Gillick insists Alexander will remain with the major-league club if it becomes apparent that other teams are waiting for him to be waived at the end of spring training. Alexander is out of options, so he has to remain at the major-league level or be offered to other major-league clubs for the waiver price of $50,000.

The Orioles still hope to package Alexander in a deal for prospects or pitching help, but the club may eventually decide to keep Hammonds, who got off to a great start this spring and is trying to play his way back into the starting lineup.

Manager Davey Johnson said earlier this spring that he would rather see Hammonds establish himself as a star-quality player here than watch him bloom somewhere else. Gillick added yesterday that he felt Hammonds probably would be on the Orioles' 25-man roster on Opening Day.

"He's just got to carry that into the season," Gillick said. "He has to carry it over."

Of course, his status depends on the way the roster is configured.
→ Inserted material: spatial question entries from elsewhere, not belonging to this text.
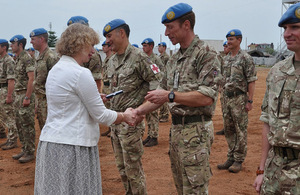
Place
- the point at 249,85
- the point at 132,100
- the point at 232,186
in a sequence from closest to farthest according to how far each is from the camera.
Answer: the point at 132,100
the point at 232,186
the point at 249,85

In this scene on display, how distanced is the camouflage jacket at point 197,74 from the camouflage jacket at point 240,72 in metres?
2.82

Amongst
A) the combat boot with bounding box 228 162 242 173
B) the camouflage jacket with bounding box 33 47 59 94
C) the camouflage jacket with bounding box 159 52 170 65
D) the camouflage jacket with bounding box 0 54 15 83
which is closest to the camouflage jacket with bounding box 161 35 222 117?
the combat boot with bounding box 228 162 242 173

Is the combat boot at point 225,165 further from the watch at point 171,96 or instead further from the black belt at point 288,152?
the black belt at point 288,152

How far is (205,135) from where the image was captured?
308cm

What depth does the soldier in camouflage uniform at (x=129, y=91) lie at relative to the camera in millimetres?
3924

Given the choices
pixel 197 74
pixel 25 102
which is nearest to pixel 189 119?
pixel 197 74

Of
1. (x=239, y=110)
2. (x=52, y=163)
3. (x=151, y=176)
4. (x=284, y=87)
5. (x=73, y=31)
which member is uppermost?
(x=73, y=31)

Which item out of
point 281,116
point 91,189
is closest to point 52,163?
point 91,189

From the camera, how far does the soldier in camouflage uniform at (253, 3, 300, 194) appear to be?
2.22 m

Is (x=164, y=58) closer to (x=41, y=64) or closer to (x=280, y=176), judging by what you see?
(x=41, y=64)

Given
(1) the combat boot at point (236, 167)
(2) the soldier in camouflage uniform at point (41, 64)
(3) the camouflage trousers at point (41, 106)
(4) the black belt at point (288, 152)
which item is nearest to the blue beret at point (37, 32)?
(2) the soldier in camouflage uniform at point (41, 64)

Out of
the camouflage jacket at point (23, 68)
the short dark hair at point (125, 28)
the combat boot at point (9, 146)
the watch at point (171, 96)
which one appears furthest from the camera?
the combat boot at point (9, 146)

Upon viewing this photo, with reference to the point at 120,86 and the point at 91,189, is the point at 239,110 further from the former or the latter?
the point at 91,189

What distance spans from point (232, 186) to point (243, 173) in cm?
75
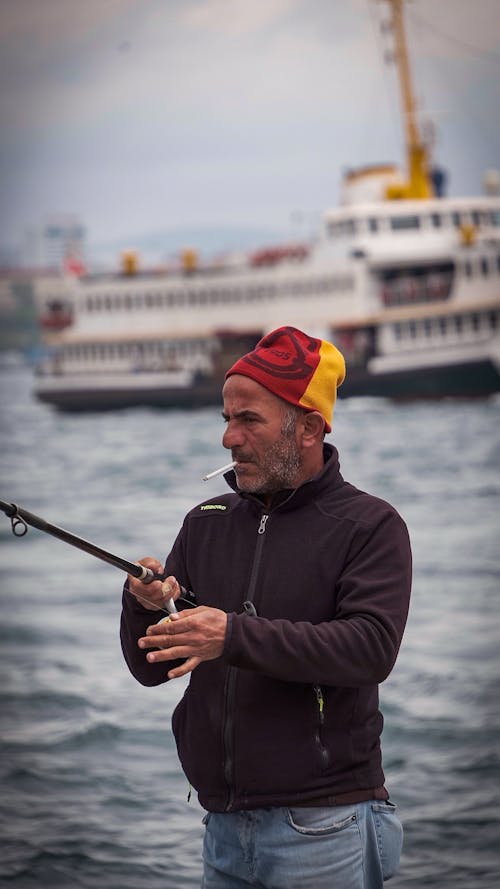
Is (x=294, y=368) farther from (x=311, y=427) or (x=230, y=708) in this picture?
(x=230, y=708)

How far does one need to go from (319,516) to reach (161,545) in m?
9.62

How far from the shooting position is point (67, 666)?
5.73 meters

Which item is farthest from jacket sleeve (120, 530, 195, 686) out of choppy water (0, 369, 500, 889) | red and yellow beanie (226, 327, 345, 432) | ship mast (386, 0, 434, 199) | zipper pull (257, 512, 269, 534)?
ship mast (386, 0, 434, 199)

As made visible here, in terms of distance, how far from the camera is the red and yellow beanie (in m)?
1.44

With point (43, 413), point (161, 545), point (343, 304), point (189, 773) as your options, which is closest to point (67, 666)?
point (189, 773)

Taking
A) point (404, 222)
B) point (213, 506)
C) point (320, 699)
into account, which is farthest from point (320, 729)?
point (404, 222)

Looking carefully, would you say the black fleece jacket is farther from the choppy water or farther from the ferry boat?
the ferry boat

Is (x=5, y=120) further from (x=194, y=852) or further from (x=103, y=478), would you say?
(x=194, y=852)

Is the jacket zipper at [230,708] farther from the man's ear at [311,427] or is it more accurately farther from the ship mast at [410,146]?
the ship mast at [410,146]

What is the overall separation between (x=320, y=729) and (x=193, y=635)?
0.20m

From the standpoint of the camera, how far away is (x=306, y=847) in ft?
4.71

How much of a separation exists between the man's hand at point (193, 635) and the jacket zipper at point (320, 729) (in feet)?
0.45

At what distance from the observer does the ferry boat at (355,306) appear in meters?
23.2

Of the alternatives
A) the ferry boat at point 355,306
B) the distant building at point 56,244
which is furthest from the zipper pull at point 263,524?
the distant building at point 56,244
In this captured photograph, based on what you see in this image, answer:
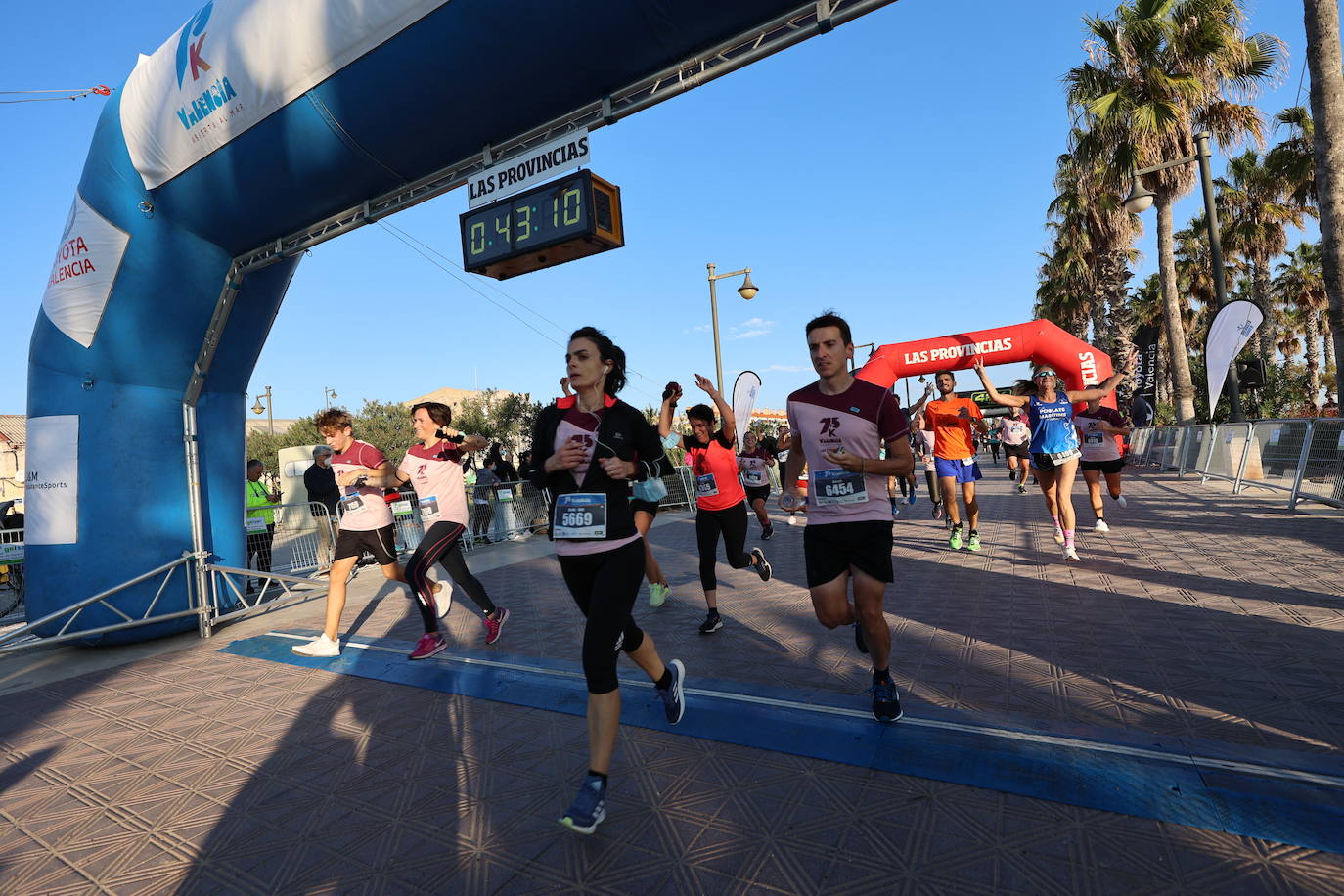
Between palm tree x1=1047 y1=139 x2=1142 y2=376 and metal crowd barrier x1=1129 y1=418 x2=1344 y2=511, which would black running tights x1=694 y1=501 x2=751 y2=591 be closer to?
metal crowd barrier x1=1129 y1=418 x2=1344 y2=511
The more pitchers that Johnson takes north, the less chance that Hammonds will be with the club, but the early push to trade him has given way to concern about the durability of newly acquired reserve outfielder Jerome Walton.

The Orioles hope that Walton can give them some pop and some speed off the bench, but he missed a week with a strained abdominal muscle earlier this spring and has yet to make his presence felt in the competition for the extra outfield spots. Hammonds also has a spotty medical history, but he played winter ball during the off-season and came to camp in excellent shape.

Johnson just wants to keep all his options open.

"If we can make a major move and help ourselves, yeah, we might do that," he said, "but I believe in buying low and selling high. If you trade Jeffrey now, you're going to be selling low."

Hammonds still has a lot to prove. He must convince the club that his performance this spring will translate into success during the regular season, something that didn't happen after he turned in a solid spring a year ago.